Les étudiants affirment que la décision de Megan Woods en juin de délivrer des permis d’exploration dans la région de Taranaki est incompatible avec les obligations légales du gouvernement en vertu de la Loi sur le carbone zéro du pays et de l’accord de Paris et qu’elle n’a pas pris en compte des faits clés tels que le Groupe d’experts intergouvernemental sur l’évolution du climat. avertissements récents sur la gravité du changement climatique.

Interrogé sur le procès, Woods a déclaré: « L’affaire étant devant les tribunaux, il serait inapproprié de ma part de commenter, mais ces décisions ne devraient pas surprendre car elles ont été annoncées en 2018 dans le cadre de notre interdiction mondiale des nouvelles exploration pétrolière et gazière offshore. Elle n’exclut pas d’accorder d’autres permis à l’avenir.

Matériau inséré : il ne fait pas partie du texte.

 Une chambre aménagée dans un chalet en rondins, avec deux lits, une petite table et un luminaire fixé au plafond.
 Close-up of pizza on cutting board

Il s’agit du deuxième examen judiciaire majeur lié à la politique climatique à Aotearoa cette année ; le groupe de défense des avocats pour l’action climatique ont également demandé un contrôle judiciaire de l’avis officiel de la Commission sur le changement climatique au gouvernement. Ils soutiennent que le conseil est incompatible avec l’objectif de l’accord de Paris de limiter le réchauffement climatique à 1,5°C.

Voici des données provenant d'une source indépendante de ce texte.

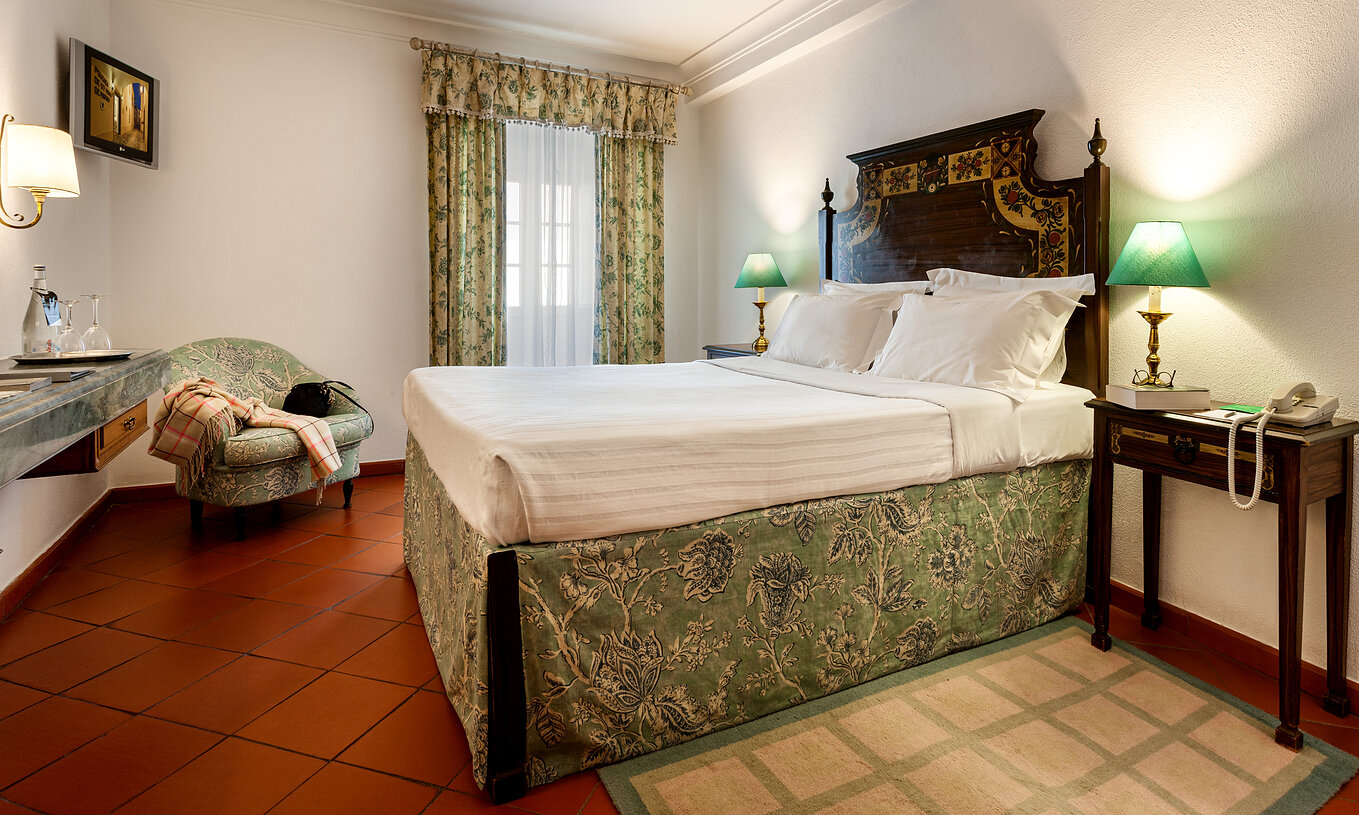 Das Klassische Zimmer der Pousada Marvão verfügt über ein Bett mit floralem Muster und einer dunkelholz Kopfteil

En 2018, le gouvernement a interdit toute nouvelle exploration offshore pour les réserves de pétrole et de gaz et en 2020, il a déclaré que la Nouvelle-Zélande était confrontée à une urgence climatique. Cependant, il a permis aux sociétés énergétiques de continuer à demander des permis pour l’exploration pétrolière et gazière onshore.

Plus tôt cette année, Woods a indiqué que d’autres permis d’exploration à terre pourraient également être accordés en 2022, ce qui permettrait l’exploration pétrolière et gazière jusqu’en 2032. L’industrie pétrolière et gazière a toujours été un pilier de l’économie de la région de Taranaki, où le Les permis de juin ont été accordés; beaucoup dans la région s’inquiètent des conséquences économiques à court terme de l’abandon des combustibles fossiles sans un soutien important du gouvernement.

Les experts du climat ont appelé à l’arrêt du développement de nouveaux gisements de pétrole et de gaz. L’Agence internationale de l’énergie, l’un des principaux organismes mondiaux sur le climat, recommandé en mai que pour limiter le réchauffement climatique à 1,5 °C, aucun nouveau gisement de pétrole et de gaz, aucune mine de charbon ni aucune extension de mine ne devraient être approuvés.

Lachlan Craig, un autre des étudiants, a déclaré : « Le changement climatique ne peut pas être le moment sans nucléaire de cette génération si nous poursuivons l’exploration et le forage de combustibles fossiles.